US economy almost as bad
The US economy contracted 6.3% in the December quarter from a year ago, the SMH reports.
It makes New Zealand's 1.9% fall in the December quarter look like chickenfeed.
Out of the shadows
Alan Kohler at businessspectator
points out that Geithner's plan to regulate all financial institutions will destroy the world of 'shadow banking' that was occupied until now by hedge funds, private equity funds and derivatives traders. Big ones will be heavily regulated.
Now the Europeans prepare to print too
Ambrose Evans-Pritchard at The Telegraph
watches the European Central Bank closely (mainly because he would like to see it dismantled) and finds that the ECB looks set to finally abandon its objection to printing money. If true, this is big news. I'm not such a fan of money printing as Evans-Pritchard is, but worth knowing.
Two key governors tipped us off today that the bank is ready to buy assets outright on the open market, including mortgage debt. This is a huge development, exactly what is required to help restore the animal spirits of global investors.
Until now the ECB has offered unlimited liquidity in exchange for collateral from banks. That is not the same thing at all. It is sterilized stimulus.
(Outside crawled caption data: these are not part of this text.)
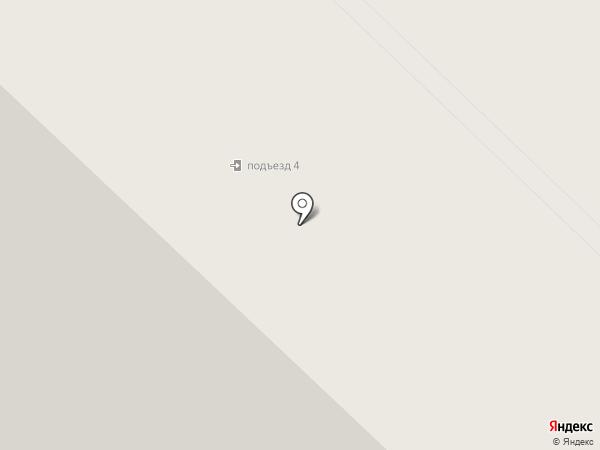 Катюша на карте Норильска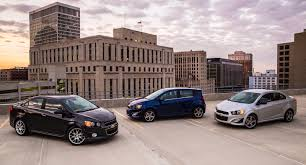 2015 chevy sonic tail light 2016 chevy sonic rs and sonic dusk choose your own adventure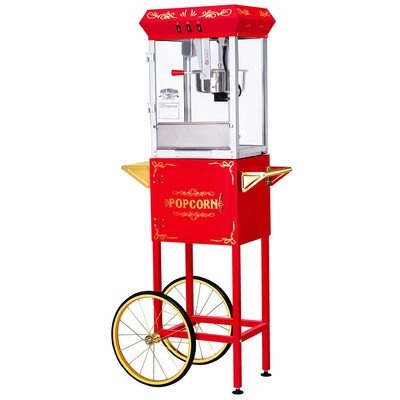 Great Northern Popcorn Red 8 Ounce All Star Gnp-800 Classic Style Popcorn Machine With Cart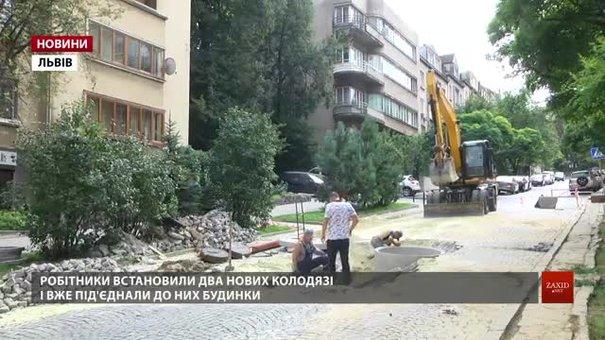 Вулицю Героїв Майдану відкриють для проїзду у середу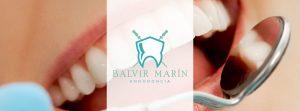 especialista en endodoncia morelia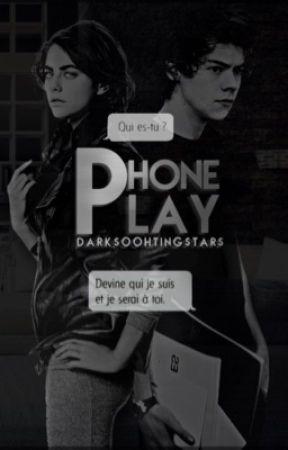 PhonePlay by DarkShootingStars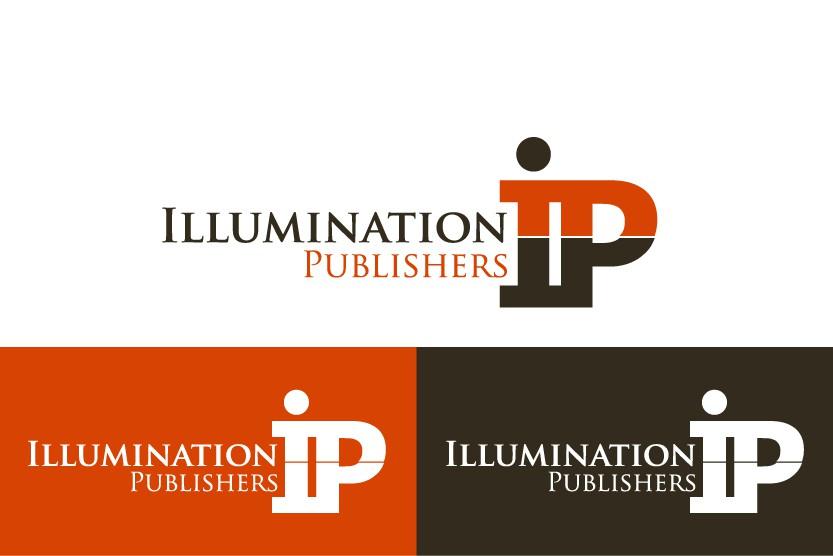 Help IP (Illumination Publishers) with a new logo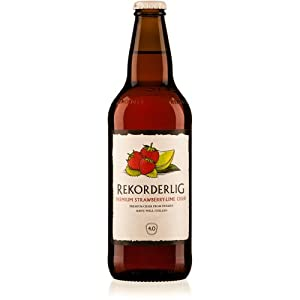 Rekorderlig - Strawberry & Lime - Premium Swedish Cider - 15x500ml Glass Bottle Case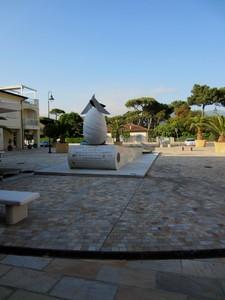 Piazza de Andre'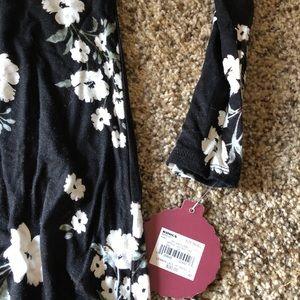 109c532885eb SO Dresses | Nwt Kohls Ft Black Long Sleeve Floral Dress | Poshmark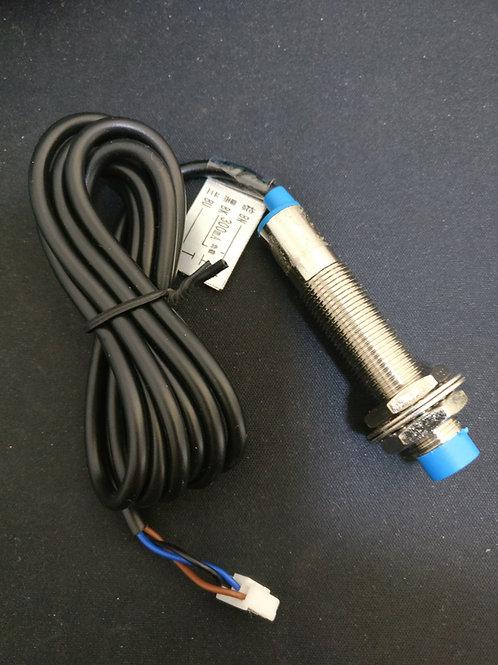 Inductive Proximity sensor 5v NPN NO 12mm diameter
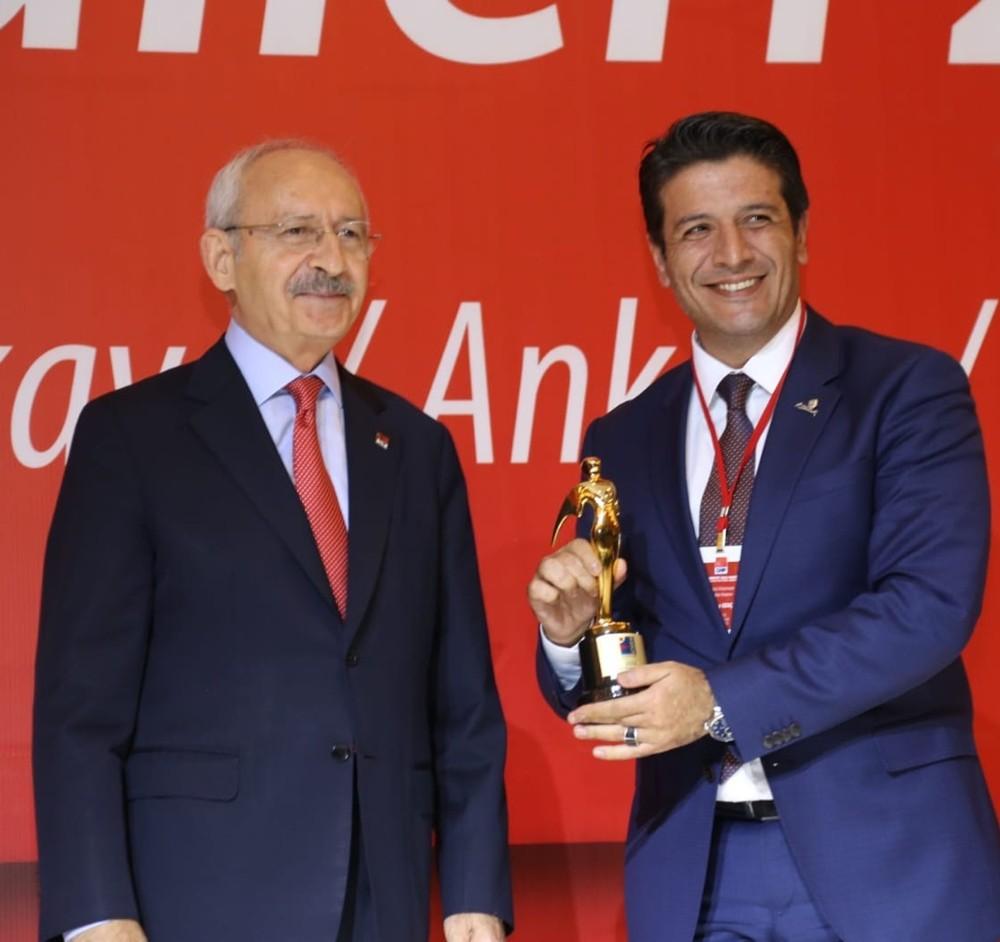 Döşemealtı Hastanesi Projesi'ne SODEM'den ödül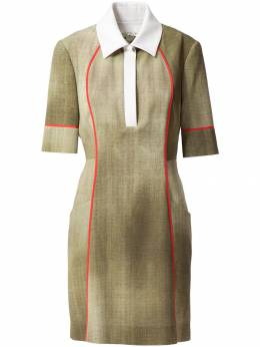 Fendi платье с воротником-поло FD879947H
The bank has adamantly refused to cross the Rubicon by scattering money through the economy in real blast of QE. (quantitative easing)
Russian debacle near
Hundreds of the biggest Russian banks are set to go under with state bailouts, the FT.com reports.
Roubini sceptical on Geithner plan
New York University professor Nouriel Roubini is sceptical about the Obama/Geithner toxic bank plan. He says it won't save some of the biggest insolvent banks once stress tests show they're insolvent.
"Some banks are going to have to be nationalized and for them the plan doesn't apply," Roubini said in this Bloomberg piece.
Americans are torching their cars to get the insurance money....seriously it's a big problem now for police and the environmentalists, not to mention the insurance companies. This in the Wall St Journal.
How to game the Obama/Geithner plan
BreakingViews writes a friendly piece explaining how sharp individuals could game the Obama/Geithner toxic debt plan. Read it and weep at the unintended consequences. Here's a (bitter) taste.
The first game is for banks. A bank sells $7 million in so-called legacy loans. It then reinvests $1 million of the proceeds in a fund, receives another $1 million in equity from the government and borrows $12 million with a guarantee from the FDIC.
The fund then buys $14 million in loans that are nearly identical to the ones the bank sold, paying the same price if it can. The bank can now reap half the gains on a $14 million portfolio, rather than retaining all of the upside from its original $7 million of loans. But it has capped its downside at $1 million, rather than $7 million.